What is required:
Each record below should be set down exactly.

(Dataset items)
===============

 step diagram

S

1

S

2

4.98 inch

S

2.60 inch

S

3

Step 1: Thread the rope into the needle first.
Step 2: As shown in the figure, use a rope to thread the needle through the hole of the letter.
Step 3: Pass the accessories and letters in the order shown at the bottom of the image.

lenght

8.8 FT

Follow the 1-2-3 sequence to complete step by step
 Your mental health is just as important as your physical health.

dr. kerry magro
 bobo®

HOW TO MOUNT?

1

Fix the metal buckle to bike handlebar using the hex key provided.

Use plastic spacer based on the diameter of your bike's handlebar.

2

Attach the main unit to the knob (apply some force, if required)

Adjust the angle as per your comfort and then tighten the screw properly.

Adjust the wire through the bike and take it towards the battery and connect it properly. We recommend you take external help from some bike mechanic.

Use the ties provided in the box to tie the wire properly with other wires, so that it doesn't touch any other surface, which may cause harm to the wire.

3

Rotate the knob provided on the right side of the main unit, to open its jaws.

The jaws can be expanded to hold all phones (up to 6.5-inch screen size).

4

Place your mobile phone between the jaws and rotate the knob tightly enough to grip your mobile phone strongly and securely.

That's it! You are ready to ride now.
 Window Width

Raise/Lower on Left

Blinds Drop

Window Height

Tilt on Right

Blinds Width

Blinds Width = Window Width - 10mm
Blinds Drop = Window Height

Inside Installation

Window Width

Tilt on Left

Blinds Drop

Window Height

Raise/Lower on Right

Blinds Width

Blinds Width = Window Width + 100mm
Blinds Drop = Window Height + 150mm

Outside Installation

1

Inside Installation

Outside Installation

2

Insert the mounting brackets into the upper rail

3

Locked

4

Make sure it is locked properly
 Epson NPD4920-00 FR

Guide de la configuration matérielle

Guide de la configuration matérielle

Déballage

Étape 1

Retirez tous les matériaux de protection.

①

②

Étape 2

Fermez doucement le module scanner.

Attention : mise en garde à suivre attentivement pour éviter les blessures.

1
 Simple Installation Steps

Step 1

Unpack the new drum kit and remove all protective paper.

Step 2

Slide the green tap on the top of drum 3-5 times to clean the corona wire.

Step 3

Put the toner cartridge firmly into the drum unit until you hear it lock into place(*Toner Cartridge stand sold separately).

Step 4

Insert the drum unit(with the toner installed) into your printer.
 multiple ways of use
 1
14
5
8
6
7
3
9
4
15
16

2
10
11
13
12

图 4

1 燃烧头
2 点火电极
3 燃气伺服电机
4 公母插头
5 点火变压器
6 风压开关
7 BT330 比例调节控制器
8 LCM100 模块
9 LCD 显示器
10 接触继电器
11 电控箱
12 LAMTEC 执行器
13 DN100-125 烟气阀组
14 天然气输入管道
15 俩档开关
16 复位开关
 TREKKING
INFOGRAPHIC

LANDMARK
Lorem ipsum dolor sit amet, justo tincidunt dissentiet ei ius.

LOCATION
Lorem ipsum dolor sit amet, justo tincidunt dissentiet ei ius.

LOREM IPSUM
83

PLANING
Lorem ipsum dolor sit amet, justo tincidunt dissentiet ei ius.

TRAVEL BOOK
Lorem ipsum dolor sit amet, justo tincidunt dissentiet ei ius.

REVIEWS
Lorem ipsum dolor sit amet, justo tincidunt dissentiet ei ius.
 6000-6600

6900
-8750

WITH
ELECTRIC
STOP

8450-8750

===============

Reply:
 step diagram

S

1

S

2

4.98 inch

S

2.60 inch

S

3

Step 1: Thread the rope into the needle first.
Step 2: As shown in the figure, use a rope to thread the needle through the hole of the letter.
Step 3: Pass the accessories and letters in the order shown at the bottom of the image.

lenght

8.8 FT

Follow the 1-2-3 sequence to complete step by step
 Your mental health is just as important as your physical health.

dr. kerry magro
 bobo®

HOW TO MOUNT?

1

Fix the metal buckle to bike handlebar using the hex key provided.

Use plastic spacer based on the diameter of your bike's handlebar.

2

Attach the main unit to the knob (apply some force, if required)

Adjust the angle as per your comfort and then tighten the screw properly.

Adjust the wire through the bike and take it towards the battery and connect it properly. We recommend you take external help from some bike mechanic.

Use the ties provided in the box to tie the wire properly with other wires, so that it doesn't touch any other surface, which may cause harm to the wire.

3

Rotate the knob provided on the right side of the main unit, to open its jaws.

The jaws can be expanded to hold all phones (up to 6.5-inch screen size).

4

Place your mobile phone between the jaws and rotate the knob tightly enough to grip your mobile phone strongly and securely.

That's it! You are ready to ride now.
 Window Width

Raise/Lower on Left

Blinds Drop

Window Height

Tilt on Right

Blinds Width

Blinds Width = Window Width - 10mm
Blinds Drop = Window Height

Inside Installation

Window Width

Tilt on Left

Blinds Drop

Window Height

Raise/Lower on Right

Blinds Width

Blinds Width = Window Width + 100mm
Blinds Drop = Window Height + 150mm

Outside Installation

1

Inside Installation

Outside Installation

2

Insert the mounting brackets into the upper rail

3

Locked

4

Make sure it is locked properly
 Epson NPD4920-00 FR

Guide de la configuration matérielle

Guide de la configuration matérielle

Déballage

Étape 1

Retirez tous les matériaux de protection.

①

②

Étape 2

Fermez doucement le module scanner.

Attention : mise en garde à suivre attentivement pour éviter les blessures.

1
 Simple Installation Steps

Step 1

Unpack the new drum kit and remove all protective paper.

Step 2

Slide the green tap on the top of drum 3-5 times to clean the corona wire.

Step 3

Put the toner cartridge firmly into the drum unit until you hear it lock into place(*Toner Cartridge stand sold separately).

Step 4

Insert the drum unit(with the toner installed) into your printer.
 multiple ways of use
 1
14
5
8
6
7
3
9
4
15
16

2
10
11
13
12

图 4

1 燃烧头
2 点火电极
3 燃气伺服电机
4 公母插头
5 点火变压器
6 风压开关
7 BT330 比例调节控制器
8 LCM100 模块
9 LCD 显示器
10 接触继电器
11 电控箱
12 LAMTEC 执行器
13 DN100-125 烟气阀组
14 天然气输入管道
15 俩档开关
16 复位开关
 TREKKING
INFOGRAPHIC

LANDMARK
Lorem ipsum dolor sit amet, justo tincidunt dissentiet ei ius.

LOCATION
Lorem ipsum dolor sit amet, justo tincidunt dissentiet ei ius.

LOREM IPSUM
83

PLANING
Lorem ipsum dolor sit amet, justo tincidunt dissentiet ei ius.

TRAVEL BOOK
Lorem ipsum dolor sit amet, justo tincidunt dissentiet ei ius.

REVIEWS
Lorem ipsum dolor sit amet, justo tincidunt dissentiet ei ius.
 6000-6600

6900
-8750

WITH
ELECTRIC
STOP

8450-8750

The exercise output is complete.